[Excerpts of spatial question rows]
[START]

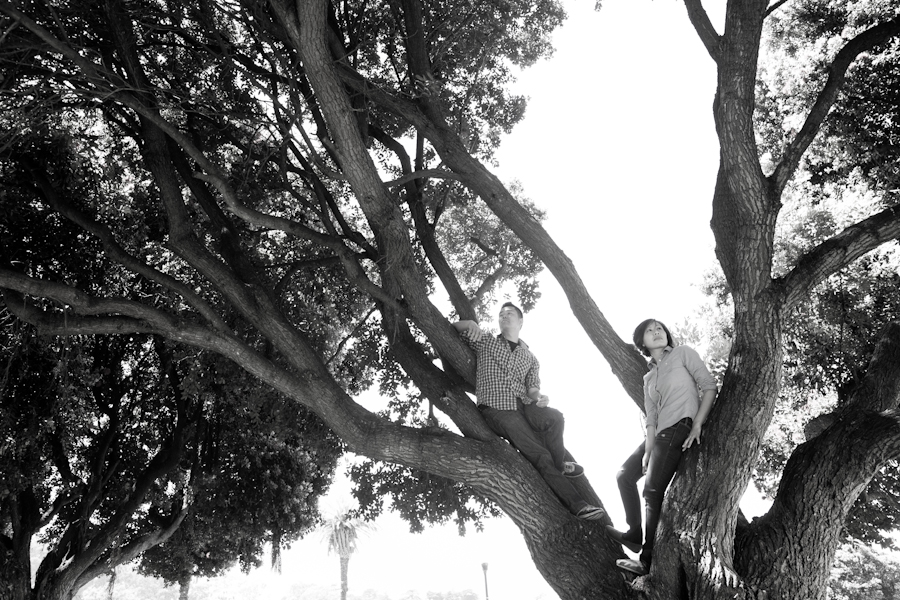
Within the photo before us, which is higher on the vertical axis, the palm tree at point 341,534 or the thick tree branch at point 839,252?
the palm tree at point 341,534

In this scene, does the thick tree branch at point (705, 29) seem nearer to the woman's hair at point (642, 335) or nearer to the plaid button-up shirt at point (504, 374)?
the woman's hair at point (642, 335)

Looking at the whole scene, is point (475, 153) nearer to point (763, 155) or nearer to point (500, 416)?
point (763, 155)

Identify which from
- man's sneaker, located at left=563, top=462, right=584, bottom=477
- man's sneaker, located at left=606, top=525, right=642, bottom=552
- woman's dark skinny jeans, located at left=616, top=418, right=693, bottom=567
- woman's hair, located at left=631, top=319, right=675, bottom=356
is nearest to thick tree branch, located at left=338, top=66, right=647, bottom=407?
woman's hair, located at left=631, top=319, right=675, bottom=356

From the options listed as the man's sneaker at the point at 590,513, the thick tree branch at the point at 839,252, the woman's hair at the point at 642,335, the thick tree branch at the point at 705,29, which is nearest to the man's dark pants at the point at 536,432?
the man's sneaker at the point at 590,513

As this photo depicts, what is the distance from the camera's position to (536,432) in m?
5.93

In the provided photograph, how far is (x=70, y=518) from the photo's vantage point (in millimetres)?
13234

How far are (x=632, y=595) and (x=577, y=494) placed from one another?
93 cm

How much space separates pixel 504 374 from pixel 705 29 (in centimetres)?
378

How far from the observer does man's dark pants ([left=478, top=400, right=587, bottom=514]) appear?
18.5 feet

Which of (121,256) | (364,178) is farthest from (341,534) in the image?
(364,178)

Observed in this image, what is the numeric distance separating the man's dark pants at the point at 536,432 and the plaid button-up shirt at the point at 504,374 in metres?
0.09

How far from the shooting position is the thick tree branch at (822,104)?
5629 mm

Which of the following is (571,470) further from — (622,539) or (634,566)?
(634,566)

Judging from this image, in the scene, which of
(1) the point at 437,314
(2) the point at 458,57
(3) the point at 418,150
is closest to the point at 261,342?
(3) the point at 418,150
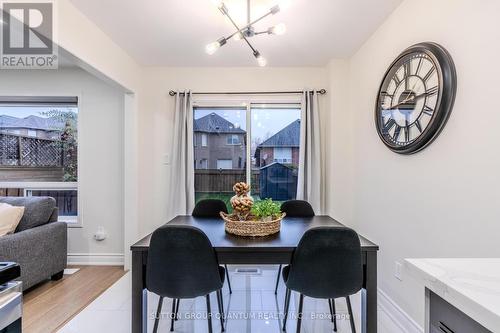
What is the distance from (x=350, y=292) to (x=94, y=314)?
2086 mm

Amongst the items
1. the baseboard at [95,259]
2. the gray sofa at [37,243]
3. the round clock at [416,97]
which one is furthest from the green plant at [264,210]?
the baseboard at [95,259]

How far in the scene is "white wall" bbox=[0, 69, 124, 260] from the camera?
3.40m

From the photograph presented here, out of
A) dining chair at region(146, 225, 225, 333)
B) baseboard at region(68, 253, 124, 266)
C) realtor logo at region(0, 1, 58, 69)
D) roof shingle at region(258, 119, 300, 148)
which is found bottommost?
baseboard at region(68, 253, 124, 266)

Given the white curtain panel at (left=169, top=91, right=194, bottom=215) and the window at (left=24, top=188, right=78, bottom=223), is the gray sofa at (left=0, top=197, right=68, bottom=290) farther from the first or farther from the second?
the white curtain panel at (left=169, top=91, right=194, bottom=215)

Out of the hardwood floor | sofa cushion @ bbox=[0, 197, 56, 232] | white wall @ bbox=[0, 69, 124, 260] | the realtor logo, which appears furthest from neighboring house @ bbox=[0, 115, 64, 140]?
the hardwood floor

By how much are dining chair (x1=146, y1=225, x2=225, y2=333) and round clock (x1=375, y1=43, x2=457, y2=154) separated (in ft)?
5.05

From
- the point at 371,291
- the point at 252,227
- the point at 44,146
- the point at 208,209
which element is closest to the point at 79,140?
the point at 44,146

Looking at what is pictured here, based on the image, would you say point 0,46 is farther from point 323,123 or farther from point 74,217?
point 323,123

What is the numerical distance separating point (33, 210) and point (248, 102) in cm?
265

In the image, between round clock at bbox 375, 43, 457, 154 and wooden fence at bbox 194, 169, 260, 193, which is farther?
wooden fence at bbox 194, 169, 260, 193

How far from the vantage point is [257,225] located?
1763mm

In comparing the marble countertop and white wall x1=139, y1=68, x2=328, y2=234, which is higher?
white wall x1=139, y1=68, x2=328, y2=234

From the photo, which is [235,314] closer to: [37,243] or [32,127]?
[37,243]

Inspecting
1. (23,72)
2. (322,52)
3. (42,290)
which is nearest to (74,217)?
(42,290)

[END]

[Set exercise] Could you copy out all of the rows above word for word, leaving the pictures out?

[Solution to this problem]
Within the photo before us, which is higher on the vertical axis, the palm tree at point 341,534 or the thick tree branch at point 839,252?
the palm tree at point 341,534

In this scene, does the thick tree branch at point (705, 29) seem nearer to the woman's hair at point (642, 335) or nearer to the plaid button-up shirt at point (504, 374)?
the woman's hair at point (642, 335)

Looking at the whole scene, is point (475, 153) nearer to point (763, 155) or nearer to point (500, 416)?
point (763, 155)

Identify which from
- man's sneaker, located at left=563, top=462, right=584, bottom=477
- man's sneaker, located at left=606, top=525, right=642, bottom=552
- woman's dark skinny jeans, located at left=616, top=418, right=693, bottom=567
- woman's hair, located at left=631, top=319, right=675, bottom=356
is nearest to thick tree branch, located at left=338, top=66, right=647, bottom=407?
woman's hair, located at left=631, top=319, right=675, bottom=356

From the options listed as the man's sneaker at the point at 590,513, the thick tree branch at the point at 839,252, the woman's hair at the point at 642,335, the thick tree branch at the point at 705,29, which is nearest to the man's dark pants at the point at 536,432?
the man's sneaker at the point at 590,513

As this photo depicts, what is the distance from the camera's position to (536,432) in m?
5.93

In the provided photograph, how far is (x=70, y=518) from the photo's vantage point (in millimetres)?
13234

How far are (x=632, y=595) and (x=577, y=494) placed from one another?
93 cm

How much space separates pixel 504 374 from pixel 705 29 (in centimetres)?
378

How far from the observer does man's dark pants ([left=478, top=400, right=587, bottom=514]) appear?
18.5 feet

Which of (121,256) | (364,178) is farthest from (341,534) in the image?
(364,178)

Observed in this image, what is the numeric distance separating the man's dark pants at the point at 536,432 and the plaid button-up shirt at the point at 504,374 in metres?
0.09

How far from the shooting position is the thick tree branch at (822,104)?
5629 mm

Which of the following is (571,470) further from — (622,539) or (634,566)?
(634,566)

Judging from this image, in the scene, which of
(1) the point at 437,314
(2) the point at 458,57
(3) the point at 418,150
is closest to the point at 261,342?
(3) the point at 418,150
What is the distance from (x=350, y=292) to (x=94, y=314)?
2086 mm

Amongst the items
1. the baseboard at [95,259]
2. the gray sofa at [37,243]
3. the round clock at [416,97]
which one is furthest from the green plant at [264,210]?
the baseboard at [95,259]

How far in the scene is "white wall" bbox=[0, 69, 124, 260] from the camera?
3.40m

From the photograph presented here, out of
A) dining chair at region(146, 225, 225, 333)
B) baseboard at region(68, 253, 124, 266)
C) realtor logo at region(0, 1, 58, 69)
D) roof shingle at region(258, 119, 300, 148)
which is found bottommost?
baseboard at region(68, 253, 124, 266)

Given the white curtain panel at (left=169, top=91, right=194, bottom=215) and the window at (left=24, top=188, right=78, bottom=223), is the gray sofa at (left=0, top=197, right=68, bottom=290) farther from the first or farther from the second?
the white curtain panel at (left=169, top=91, right=194, bottom=215)

Out of the hardwood floor | sofa cushion @ bbox=[0, 197, 56, 232] | white wall @ bbox=[0, 69, 124, 260] | the realtor logo, which appears furthest from neighboring house @ bbox=[0, 115, 64, 140]?
the hardwood floor

By how much are dining chair (x1=146, y1=225, x2=225, y2=333) and round clock (x1=375, y1=43, x2=457, y2=154) separated (in ft)?
5.05

From
- the point at 371,291
- the point at 252,227
- the point at 44,146
- the point at 208,209
which element is closest to the point at 79,140?
the point at 44,146

Looking at what is pictured here, based on the image, would you say point 0,46 is farther from point 323,123 or farther from point 74,217?
point 323,123

What is the numerical distance separating point (33, 210) and point (248, 102) in cm?
265

In the image, between round clock at bbox 375, 43, 457, 154 and wooden fence at bbox 194, 169, 260, 193, which is farther?
wooden fence at bbox 194, 169, 260, 193

How far from the vantage point is [257,225] located?
1763mm

In comparing the marble countertop and white wall x1=139, y1=68, x2=328, y2=234, which is higher?
white wall x1=139, y1=68, x2=328, y2=234

From the photo, which is [235,314] closer to: [37,243] or [32,127]?
[37,243]

Inspecting
1. (23,72)
2. (322,52)
3. (42,290)
which is nearest to (74,217)?
(42,290)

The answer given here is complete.